The destruction of manufacturing plants during the 2024 war was manageable, even as economic losses did accumulate through forced company displacements and temporary closures. However, the sector’s mettle was already at a peak because of industrialists’ extensive resilience training by the barrage of hard lessons that had been running for decades of governmental ill-treatment and corruption and been escalated by many notches in the economic crisis years.
Regionally fortified tourism
Tourism is vital for the next phase of Lebanon’s economic development. Based on the country’s natural and cultural savoir vivre appeal of the 1960s, the hospitality sector was nonetheless a no-brainer as development focus from the moment that the 16-year Lebanese conflict was superseded by (relative and deceptive) calm and reconstruction attempts under administrations led by the late Prime Minister Rafic Hairiri.
But it was a strategic sector in a disjointed form, being as important for GDP and livelihoods as it was underrepresented in strategic policy considerations and malnourished in terms of governmental coordination and promotional efforts. Externally, it was curtailed by shifting demand factors in narrow source markets for regional, religious, cultural, and expatriate holidaymakers.
Repetitive conflict impacts on the sector came from heavy disturbances of peace and threats of terror in the Levant and also from concerning events as far away as Egyptian destinations on the Red Sea and the Anatolian Rivera. The tourism impact of the 2023-24 conflagrations confirmed the sector’s vulnerability to security problems with a vengeance, even as Beirut airport remained operational.
Still, even during the economic crisis years of 2022 and 2023, the seasonal expatriate Lebanese and other visitor inflows were life buoys for the economy. This notwithstanding, neither a satisfactory budget allocation nor a coherent strategy for tourism was evident from the reformist government of 2025.
Hospitality sector representatives from the start of 2025 told Executive once again of the opportunity, albeit thus far not visibly improved or better monetized during the course of the year, that regional integration of destinations and attractions as well as improved alignment of cultural, religious, green, blue, rural and MICE (meetings, incentives, conferences & exhibitions) offerings in both national and cross-border terms.

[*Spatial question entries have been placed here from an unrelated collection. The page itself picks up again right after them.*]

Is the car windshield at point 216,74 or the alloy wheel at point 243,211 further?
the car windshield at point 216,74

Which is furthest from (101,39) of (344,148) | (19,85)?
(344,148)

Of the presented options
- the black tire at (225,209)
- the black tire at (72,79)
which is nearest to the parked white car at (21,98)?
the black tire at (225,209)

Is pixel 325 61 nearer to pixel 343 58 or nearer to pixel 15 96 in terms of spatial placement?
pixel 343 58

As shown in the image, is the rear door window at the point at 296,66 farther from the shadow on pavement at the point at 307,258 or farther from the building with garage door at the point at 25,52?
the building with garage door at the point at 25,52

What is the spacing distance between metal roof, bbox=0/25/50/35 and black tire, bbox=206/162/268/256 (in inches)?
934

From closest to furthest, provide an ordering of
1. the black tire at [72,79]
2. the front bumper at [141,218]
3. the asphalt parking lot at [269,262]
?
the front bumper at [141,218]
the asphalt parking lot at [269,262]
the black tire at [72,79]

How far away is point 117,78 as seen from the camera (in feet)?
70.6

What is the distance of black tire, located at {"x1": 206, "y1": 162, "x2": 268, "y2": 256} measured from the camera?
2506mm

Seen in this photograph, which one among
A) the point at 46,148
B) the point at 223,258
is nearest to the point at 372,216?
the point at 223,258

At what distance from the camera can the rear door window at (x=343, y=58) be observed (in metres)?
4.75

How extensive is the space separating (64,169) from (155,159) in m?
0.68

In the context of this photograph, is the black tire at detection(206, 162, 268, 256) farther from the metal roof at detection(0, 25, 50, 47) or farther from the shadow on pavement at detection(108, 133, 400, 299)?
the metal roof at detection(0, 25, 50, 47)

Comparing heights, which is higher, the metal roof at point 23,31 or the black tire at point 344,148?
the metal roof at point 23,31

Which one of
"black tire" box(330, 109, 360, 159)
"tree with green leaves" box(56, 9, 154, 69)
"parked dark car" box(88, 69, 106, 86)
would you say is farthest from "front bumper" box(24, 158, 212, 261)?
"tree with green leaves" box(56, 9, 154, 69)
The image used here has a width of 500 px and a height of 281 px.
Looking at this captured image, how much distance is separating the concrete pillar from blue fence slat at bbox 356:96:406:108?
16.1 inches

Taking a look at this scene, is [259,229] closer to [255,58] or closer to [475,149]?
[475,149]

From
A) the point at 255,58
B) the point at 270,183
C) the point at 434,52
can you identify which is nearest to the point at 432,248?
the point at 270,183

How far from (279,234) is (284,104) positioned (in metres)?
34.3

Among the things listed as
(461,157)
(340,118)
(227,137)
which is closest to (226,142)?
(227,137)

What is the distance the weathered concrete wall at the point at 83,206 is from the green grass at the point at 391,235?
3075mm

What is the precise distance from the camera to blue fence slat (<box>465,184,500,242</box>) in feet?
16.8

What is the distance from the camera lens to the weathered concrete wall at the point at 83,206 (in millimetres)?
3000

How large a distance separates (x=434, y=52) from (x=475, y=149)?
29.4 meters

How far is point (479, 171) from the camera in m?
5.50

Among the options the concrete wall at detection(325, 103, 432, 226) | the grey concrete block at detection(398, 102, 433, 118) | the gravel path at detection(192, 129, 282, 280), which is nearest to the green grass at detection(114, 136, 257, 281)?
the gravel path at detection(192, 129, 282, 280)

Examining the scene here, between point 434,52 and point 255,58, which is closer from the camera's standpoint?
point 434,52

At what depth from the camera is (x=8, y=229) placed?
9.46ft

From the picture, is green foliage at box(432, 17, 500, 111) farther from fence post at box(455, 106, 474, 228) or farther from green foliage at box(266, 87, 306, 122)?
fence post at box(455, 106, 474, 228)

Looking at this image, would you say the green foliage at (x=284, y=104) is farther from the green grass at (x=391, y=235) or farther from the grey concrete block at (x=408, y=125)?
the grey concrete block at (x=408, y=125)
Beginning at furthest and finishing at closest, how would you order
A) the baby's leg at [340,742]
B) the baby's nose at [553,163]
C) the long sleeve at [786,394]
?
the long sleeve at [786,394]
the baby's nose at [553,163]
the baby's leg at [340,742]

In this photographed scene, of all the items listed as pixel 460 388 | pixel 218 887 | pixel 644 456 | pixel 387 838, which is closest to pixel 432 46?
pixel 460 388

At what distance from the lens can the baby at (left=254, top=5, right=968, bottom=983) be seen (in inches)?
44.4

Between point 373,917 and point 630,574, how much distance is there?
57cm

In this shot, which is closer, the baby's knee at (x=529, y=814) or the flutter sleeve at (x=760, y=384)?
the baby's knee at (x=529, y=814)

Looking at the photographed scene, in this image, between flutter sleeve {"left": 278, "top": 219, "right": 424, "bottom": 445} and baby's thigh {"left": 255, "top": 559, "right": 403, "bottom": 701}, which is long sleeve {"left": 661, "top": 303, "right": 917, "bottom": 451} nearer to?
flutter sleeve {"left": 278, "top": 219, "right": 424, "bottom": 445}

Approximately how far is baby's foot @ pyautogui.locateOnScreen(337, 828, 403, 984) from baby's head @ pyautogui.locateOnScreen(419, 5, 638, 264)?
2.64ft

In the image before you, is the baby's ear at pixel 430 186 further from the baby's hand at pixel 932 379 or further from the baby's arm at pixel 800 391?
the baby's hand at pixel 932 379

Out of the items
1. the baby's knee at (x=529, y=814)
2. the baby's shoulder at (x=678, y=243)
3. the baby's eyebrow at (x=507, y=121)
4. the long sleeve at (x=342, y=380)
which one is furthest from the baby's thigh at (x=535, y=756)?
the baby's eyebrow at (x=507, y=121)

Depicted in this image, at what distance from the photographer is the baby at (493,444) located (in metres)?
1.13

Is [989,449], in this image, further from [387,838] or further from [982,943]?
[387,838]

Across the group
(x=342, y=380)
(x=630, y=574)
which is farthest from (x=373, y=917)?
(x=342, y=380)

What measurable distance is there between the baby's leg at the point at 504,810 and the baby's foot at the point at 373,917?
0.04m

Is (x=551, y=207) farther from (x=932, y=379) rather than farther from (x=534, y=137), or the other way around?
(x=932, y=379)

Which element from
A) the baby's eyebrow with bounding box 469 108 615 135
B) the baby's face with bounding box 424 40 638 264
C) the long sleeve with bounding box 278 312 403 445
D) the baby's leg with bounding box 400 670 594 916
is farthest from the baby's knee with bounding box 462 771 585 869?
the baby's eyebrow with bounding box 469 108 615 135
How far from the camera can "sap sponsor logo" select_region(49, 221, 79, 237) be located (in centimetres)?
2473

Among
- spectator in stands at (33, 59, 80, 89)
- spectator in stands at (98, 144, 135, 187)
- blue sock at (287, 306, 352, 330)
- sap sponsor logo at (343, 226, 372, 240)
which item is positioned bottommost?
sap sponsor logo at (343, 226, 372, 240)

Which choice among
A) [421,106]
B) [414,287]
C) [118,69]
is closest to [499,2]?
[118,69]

All in all, global tourism expectations for the digital era point to still more quantitative growth and activities that cross into trillion-dollar territory by start of the next decade. Lebanon may well remain a tourism dwarf when compared with MENA markets like Turkey and Egypt and the giant destination countries to the north of the Mediterranean. This baseline, however, only affirms the importance of hospitality as the country’s paradigmatic services industry and makes investments into the sector’s quality and diversity paramount for Lebanon.
Moreover, the systemic, social and economic, weaknesses that have begun to inform the global tourism trade drive home the message that this country needs more than fancy tourism strategy documents. It needs not only safety and regional calm but also regional integration of offerings and, above all, a sustainable and environmentally responsible development direction.